• **PROBLEM**
Recast every line of the records below as a numbered list, omitting any blank lines.

• **MATERIAL PROVIDED**
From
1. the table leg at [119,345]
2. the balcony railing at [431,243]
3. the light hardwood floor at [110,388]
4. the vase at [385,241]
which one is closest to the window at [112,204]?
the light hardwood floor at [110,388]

• **IN RESPONSE**
1. From
2. 1. the table leg at [119,345]
3. 2. the balcony railing at [431,243]
4. 3. the light hardwood floor at [110,388]
5. 4. the vase at [385,241]
6. which one is closest to the window at [112,204]?
7. the light hardwood floor at [110,388]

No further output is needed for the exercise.